Такого полёта мысли я точно не ожидал. Покачал головой и вышел из кабинета, прошёл в прихожую, обулся, взял плащ и покинул квартиру. Снова доехал до «Фрунзенской», спросил у бабульки, где ближайший хозяйственный. Она отправила меня на Фрунзенскую набережную в пяти минутах от метро.
В отделе инструментов я выбрал тонкую, длинную металлическую линейку и небольшую плоскую отвёртку. Продавщица завернула покупки в тёмную вощёную бумагу и вручила мне. Из магазина я пошёл к дому Жени. И не ошибся. «Москвич» стоял неподалёку от подъезда, причём, стоял очень удачно, как бы в тупичке за большим кустом.
Значит, так тому и быть. Я осмотрелся. Уже смеркалось и людей во дворе не было. Уверенным шагом я подошёл к машине, вытащил линейку и просунул её под резинку, двигая вниз по стеклу напротив кнопки замка.
Опыта в этом деле у меня было немного, но я довольно быстро нащупал рычажок. Упёр линейку и нажал, одновременно нажимая кнопку на ручке. Линейка сорвалась и ничего не получилось.
Я осторожно покрутил головой и попробовал вставить в замок отвёртку. Вставить и повернуть. Машина была неновой и цилиндрик, вмонтированный в ручку болтался практически на соплях. Пык… Отвёртка повернулась и пипка защёлки поднялась вверх.

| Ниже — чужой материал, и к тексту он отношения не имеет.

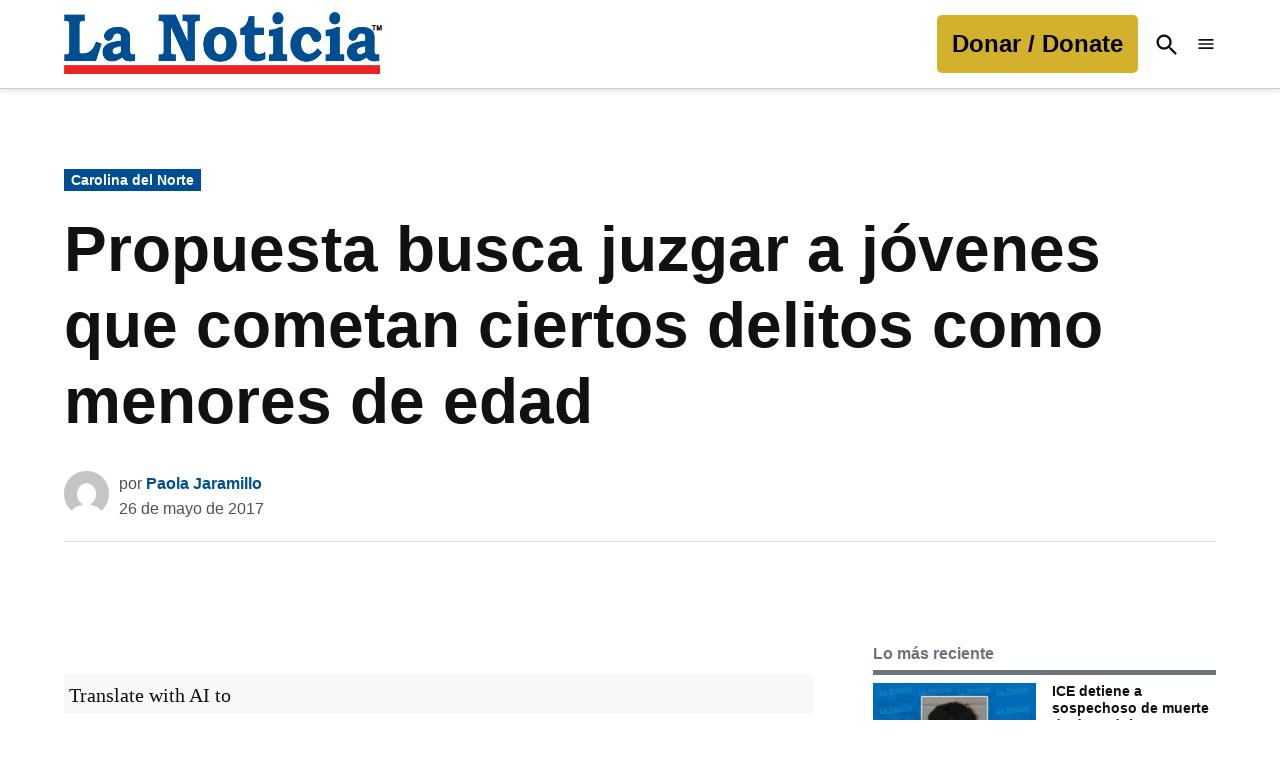

--- FILE ---
content_type: text/css; charset=UTF-8
request_url: https://lanoticia.com/wp-content/cache/perfmatters/lanoticia.com/minify/a01a0bab2c95.print.min.css?ver=1.89.0
body_size: 301
content:
@media print{@page{margin:1cm 0}#page{display:block;margin:auto;max-width:94%;width:94%}#primary,.post-template-single-feature .main-content,.wrapper{max-width:100%;width:100%}#page,.admin-bar #page{min-height:0}#primary{padding:0}.entry{margin-top:1em}.entry .entry-header,.site-footer .site-info{margin:0}#page .site-header,#primary{border:0}body{font:13pt "Times New Roman",Times,Georgia,serif;line-height:1.4;background:#fff;color:#000;outline:0;padding:0}h1{font-size:24pt}h2,h3,h4,.has-regular-font-size,.has-large-font-size,h2.author-title,p.author-bio,.comments-title{font-size:14pt;margin-top:25px}a,blockquote{page-break-inside:avoid}h1,h2,h3,h4,h5,h6{page-break-after:avoid;page-break-inside:avoid}img{page-break-inside:avoid;page-break-after:avoid}table,pre{page-break-inside:avoid}ul,ol,dl{page-break-before:avoid}.entry-content a:link,.entry-content a:visited,.entry-content a{background:#fff0;font-weight:700;text-decoration:underline;text-align:left}.entry .entry-content .wp-block-button .wp-block-button__link,.entry .entry-content .button{color:#000;background:#fff0}.h-stk .site-header{box-shadow:none;position:static}.site-info{background:#fff;color:#000}.nav1,.nav2,.nav3,.highlight-menu-contain,.mobile-menu-toggle,.desktop-menu-toggle,.subpage-toggle,.mobile-sidebar,.desktop-sidebar,.subpage-sidebar,.newspack-reader__account-link__mobile,.jp-relatedposts-i2,.social-navigation,.subpage-toggle-contain,.header-search-contain,.top-header-contain,.bottom-header-contain,.button.mb-cta,.sharedaddy,.entry-footer,.author-bio,.post-navigation,.comments-area .comments-title-wrap,.comment-form-flex,.comment-reply,#respond,.comment .comment-metadata .edit-link,.site-info a.privacy-policy-link,.wc-memberships-frontend-banner,#atomic-proxy-bar,.widget_newspack-ads-widget,.scaip,.widget-area,.above-content.widget,.below-content.widget,.above-footer-widgets,.footer-branding,.newspack-lightbox,.newspack-popup,.newspack-inline-popup{display:none}broadstreet-zone-container,.bs_zones,.newspack_global_ad,.newspack_amp_sticky_ad,.newspack-ads-blocks-ad-unit,#pico_header,#pico_prompt,#pico_launcher{display:none!important}amp-ads,amp-next-page{display:none}}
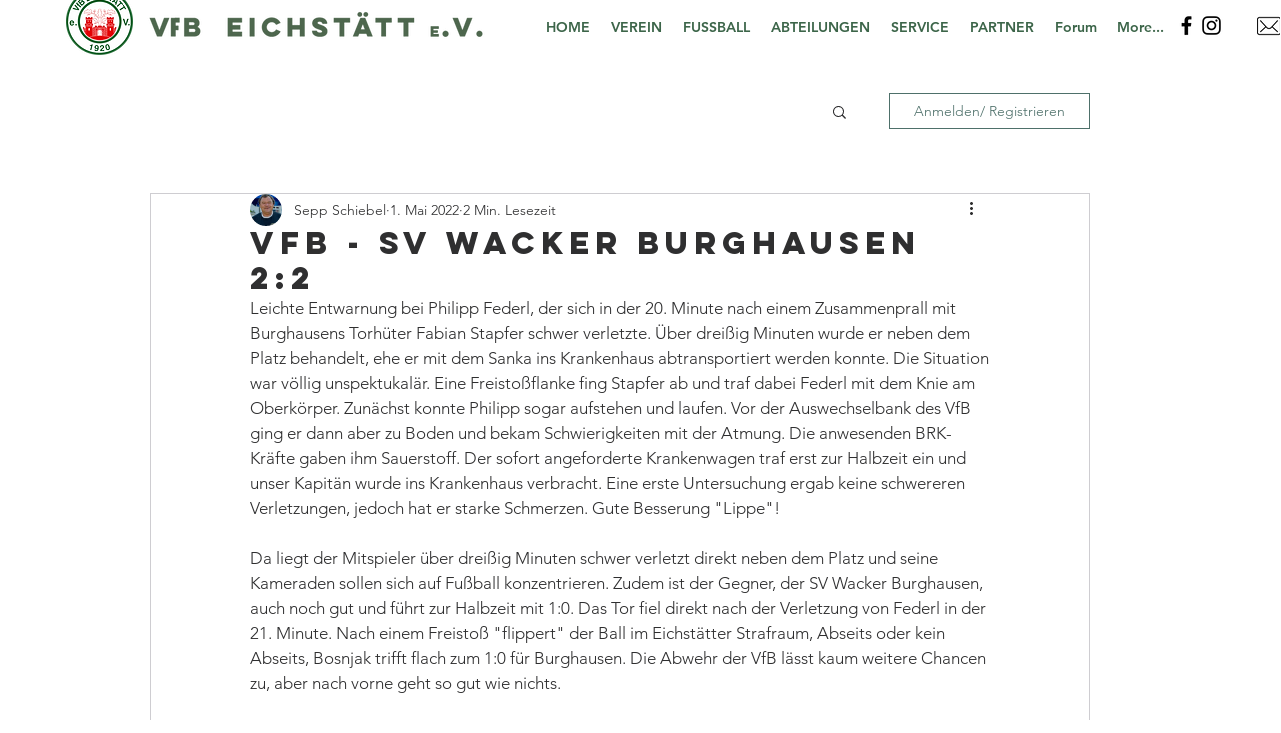

--- FILE ---
content_type: text/css; charset=utf-8
request_url: https://www.vfb-eichstaett.de/_serverless/pro-gallery-css-v4-server/layoutCss?ver=2&id=9cr55-not-scoped&items=3466_1000_500&container=1168_740_323_720&options=gallerySizeType:px%7CenableInfiniteScroll:true%7CtitlePlacement:SHOW_ON_HOVER%7CgridStyle:1%7CimageMargin:5%7CgalleryLayout:2%7CisVertical:true%7CnumberOfImagesPerRow:3%7CgallerySizePx:300%7CcubeRatio:1%7CcubeType:fill%7CgalleryThumbnailsAlignment:none
body_size: -217
content:
#pro-gallery-9cr55-not-scoped [data-hook="item-container"][data-idx="0"].gallery-item-container{opacity: 1 !important;display: block !important;transition: opacity .2s ease !important;top: 0px !important;left: 0px !important;right: auto !important;height: 243px !important;width: 243px !important;} #pro-gallery-9cr55-not-scoped [data-hook="item-container"][data-idx="0"] .gallery-item-common-info-outer{height: 100% !important;} #pro-gallery-9cr55-not-scoped [data-hook="item-container"][data-idx="0"] .gallery-item-common-info{height: 100% !important;width: 100% !important;} #pro-gallery-9cr55-not-scoped [data-hook="item-container"][data-idx="0"] .gallery-item-wrapper{width: 243px !important;height: 243px !important;margin: 0 !important;} #pro-gallery-9cr55-not-scoped [data-hook="item-container"][data-idx="0"] .gallery-item-content{width: 243px !important;height: 243px !important;margin: 0px 0px !important;opacity: 1 !important;} #pro-gallery-9cr55-not-scoped [data-hook="item-container"][data-idx="0"] .gallery-item-hover{width: 243px !important;height: 243px !important;opacity: 1 !important;} #pro-gallery-9cr55-not-scoped [data-hook="item-container"][data-idx="0"] .item-hover-flex-container{width: 243px !important;height: 243px !important;margin: 0px 0px !important;opacity: 1 !important;} #pro-gallery-9cr55-not-scoped [data-hook="item-container"][data-idx="0"] .gallery-item-wrapper img{width: 100% !important;height: 100% !important;opacity: 1 !important;} #pro-gallery-9cr55-not-scoped .pro-gallery-prerender{height:243px !important;}#pro-gallery-9cr55-not-scoped {height:243px !important; width:740px !important;}#pro-gallery-9cr55-not-scoped .pro-gallery-margin-container {height:243px !important;}#pro-gallery-9cr55-not-scoped .pro-gallery {height:243px !important; width:740px !important;}#pro-gallery-9cr55-not-scoped .pro-gallery-parent-container {height:243px !important; width:745px !important;}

Я осторожно открыл дверь и забрался внутрь. Запустил руку и нащупал провода. Парень, конечно, мне не нравился, но вред без нужды причинять не хотелось. Завести москвичонка без ключа было легко. Вырвать провода, скрутить их вместе и прижать жёлтенький проводок от стартёра. В последний момент решил попробовать отвёртку.
Старичок вздрогнул, затарахтел и… завёлся. Я потихоньку тронулся с места и поехал. Не бойся, Ален Делон. Не заберу я твою тачку. Покатаюсь и отдам. Через несколько дней получишь в целости и сохранности.
Я направил свою лайбу на выезд из двора, но, проезжая мимо припаркованных у обочины машин, остановился. Быстро выскочил и, потянул за край матерчатого чехла, закрывающего одну из них. Из-под него показалась старенькая «Победа».
— Верну, — кивнул я. — Когда-нибудь.
Стянув тяжёлый чехол, я бросил его на переднее сиденье и ударил по газам.
Доехав до универмага, я остановился во дворе, неподалёку от служебного входа. Встал за старой тёмно-синей «Ниссой». Судя по спущенным шинам и изрядно проржавевшему борту, она стояла здесь долго.
Я накинул чехол на «Москвич» и подошёл к польской старушке. Перед этой тачкой будет стоять налётчик в военной форме. По плану налётчиков он будет закидывать машину сопровождения бутылками с коктейлем Молотова.
Я подобрался к двери микроавтобуса со стороны кустов и попытался открыть. С третьего раза у меня получилось. Потом пришлось повозиться, чтобы закрыть. Не хотелось бы в день операции найти в тачке бомжа или бухающих подростков.
Убедившись, что всё в порядке, я ещё раз огляделся и, обойдя дом, вышел на улицу. Ну, будем надеяться, что всё готово. Главное, чтобы Сапфир не подвёл.
В Верхотомск я прилетел рано утром. Зашёл домой, сварил кофе, вскрыл пачку «Юбилейного», отрезал кусочек «Пошехонского». Из радио нёсся жизнерадостный голос диктора:
Заводы и шахты, домны и машины, приборы и новейшие автоматы — всё то, что мы называем производственными фондами, — это огромное богатство народа, — отметил товарищ Брежнев, — но это богатство нужно уметь по-настоящему использовать…
Это точно, спорить не буду. Посмотрел на часы и подошёл к телефону. Набрал номер и стал слушать длинные гудки.
— Алло! — раздался в трубке встревоженный голос.
— Ир, привет, — это Саша.
— Жаров, ты? Ты чего с утра пораньше? Совсем что ли⁈
— Пойдём поужинаем сегодня? — предложил я.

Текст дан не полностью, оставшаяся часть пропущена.